Datos proporcionados:
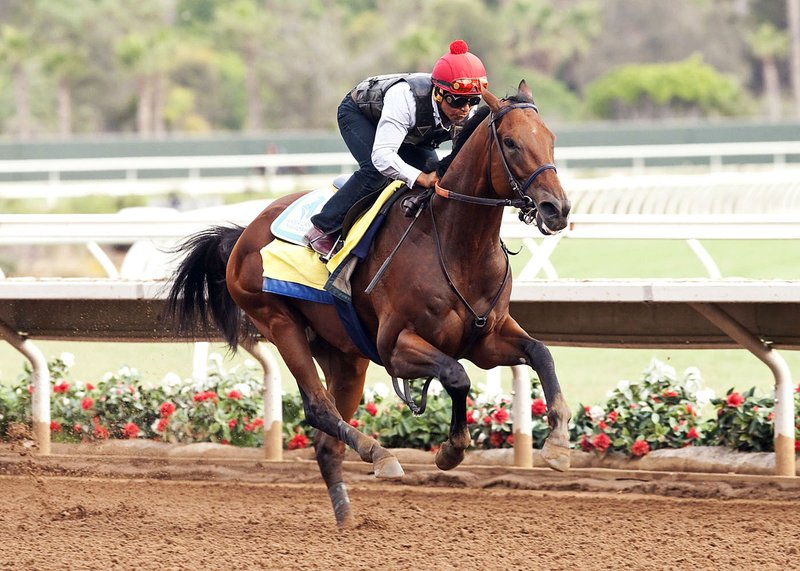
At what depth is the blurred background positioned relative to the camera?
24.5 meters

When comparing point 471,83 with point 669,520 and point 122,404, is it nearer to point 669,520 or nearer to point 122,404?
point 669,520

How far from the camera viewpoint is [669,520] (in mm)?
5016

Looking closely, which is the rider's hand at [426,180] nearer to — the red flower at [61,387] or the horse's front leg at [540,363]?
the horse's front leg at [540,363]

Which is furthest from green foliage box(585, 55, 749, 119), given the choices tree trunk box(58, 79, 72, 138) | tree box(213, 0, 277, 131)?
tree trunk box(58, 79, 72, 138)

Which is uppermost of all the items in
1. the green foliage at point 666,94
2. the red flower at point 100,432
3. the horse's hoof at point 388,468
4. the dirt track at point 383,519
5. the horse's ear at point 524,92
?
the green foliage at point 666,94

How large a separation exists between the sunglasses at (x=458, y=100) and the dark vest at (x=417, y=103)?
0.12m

Instrucción escrita:
Transcribe literalmente todas las líneas de los datos anteriores, sin incluir ninguna imagen en la respuesta.

Respuesta al ejercicio:
At what depth is the blurred background positioned relative to the camera?
24.5 meters

When comparing point 471,83 with point 669,520 and point 122,404, is it nearer to point 669,520 or nearer to point 122,404?
point 669,520

How far from the camera viewpoint is [669,520] (in mm)?
5016

Looking closely, which is the rider's hand at [426,180] nearer to — the red flower at [61,387] or the horse's front leg at [540,363]?
the horse's front leg at [540,363]

Which is furthest from green foliage box(585, 55, 749, 119), given the choices tree trunk box(58, 79, 72, 138) | tree box(213, 0, 277, 131)?
tree trunk box(58, 79, 72, 138)

Which is uppermost of all the items in
1. the green foliage at point 666,94
2. the red flower at point 100,432
3. the horse's hoof at point 388,468
4. the dirt track at point 383,519
5. the horse's ear at point 524,92
?
the green foliage at point 666,94

How large a separation exists between the sunglasses at (x=458, y=100) and the dark vest at (x=417, y=103)?
0.12m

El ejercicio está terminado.